Millions of Americans have taken advantage of generous tax incentives provided by Congress to encourage saving for retirement years through contributions to Individual Retirement Accounts (IRAs), 401(k)s, and similar plans.
These options have traditionally featured income tax savings at the time contributions are made to such plans. The assets in the plans then build tax free over time for future enjoyment.
Amounts in these plans are typically not subject to income tax until they are actually withdrawn from the plan by the plan owner or surviving heirs.
You may find that your retirement plan can be an excellent additional “pocket” from which to make all or a portion of your charitable gifts each year.
If you are over the age of 59½, and can make withdrawals from your IRA or other retirement plan without triggering an “early withdrawal” penalty, you may wish to make withdrawals from retirement plans in amounts sufficient to fund all or a portion of your charitable gifts to Annandale Village.

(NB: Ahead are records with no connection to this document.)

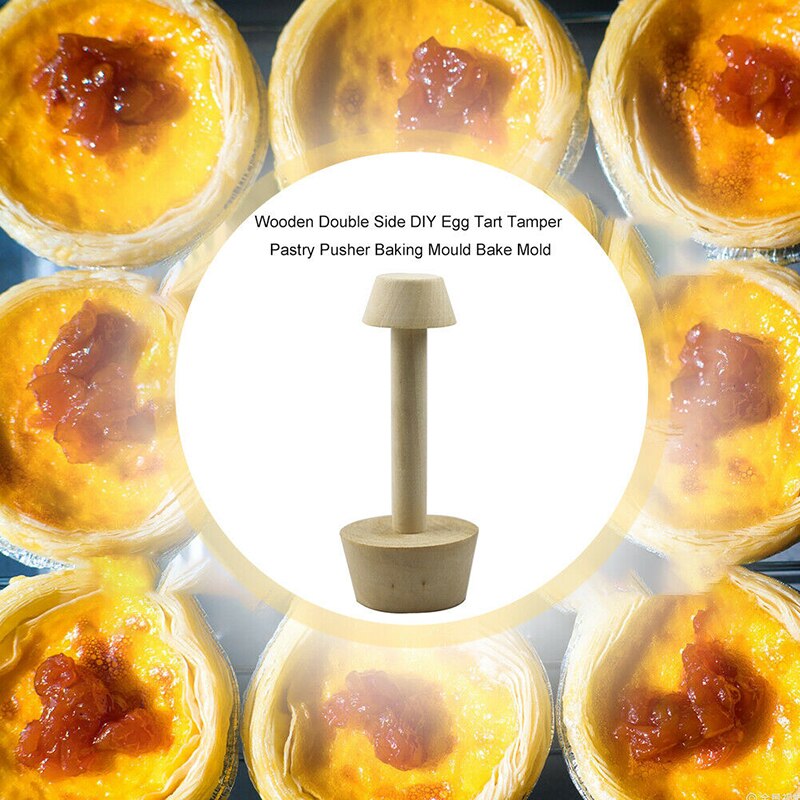 Instant Tart And Pie Molder Cake Mold Baking Tool Wood Egg Tart Pusher Double Side Tart Tamper Pastry Pusher Wooden Eggtart Mold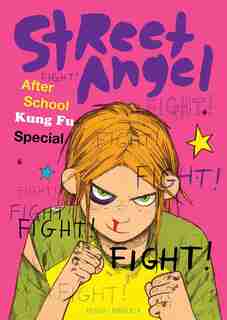 Street Angel: After School Kung Fu Special by Brian Maruca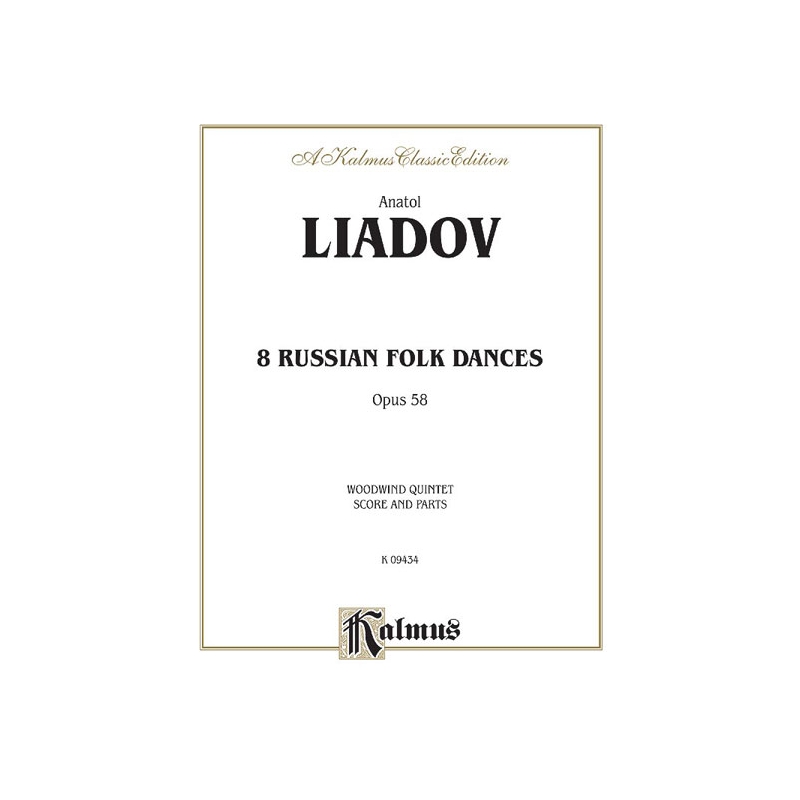 Liadov, Anatoly K. - Eight Russian Folk Dances, Op. 58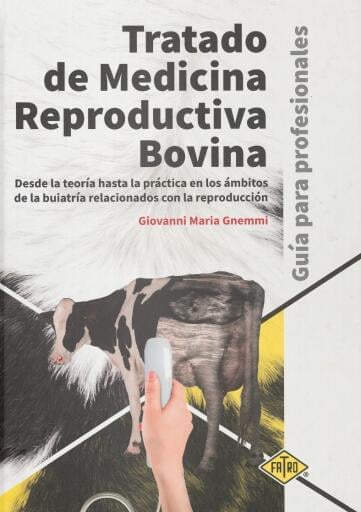 Tratado de medicina reproductiva bovina: Desde la teoría hasta la práctica en los ámbitos de la buiatría relacionados con la reproducción
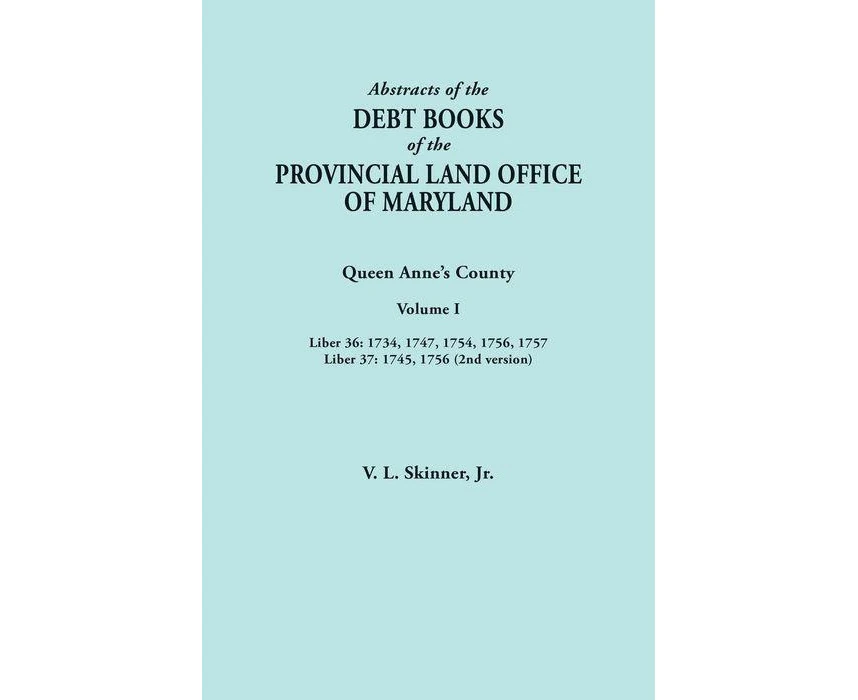 Abstracts of the Debt Books of the Provincial Land Office of Maryland. Queen Annes County Volume I Liber 36 1734 1747 1754 1756 1757 Liber 37 by Vernon L.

Although you will be required to report the income on your tax return, you are then allowed a corresponding charitable deduction for your cash gifts up to 50% of your adjusted gross income (AGI).
If you are able to deduct the full amount of the gift/withdrawal, this can amount to a “wash” for tax purposes and ensure these funds will, in effect, never be subject to gift, income, or estate taxes.
You should seek assistance from your accountant or other advisor when determining the optimum amount to give from retirement plan accounts under federal and state tax laws.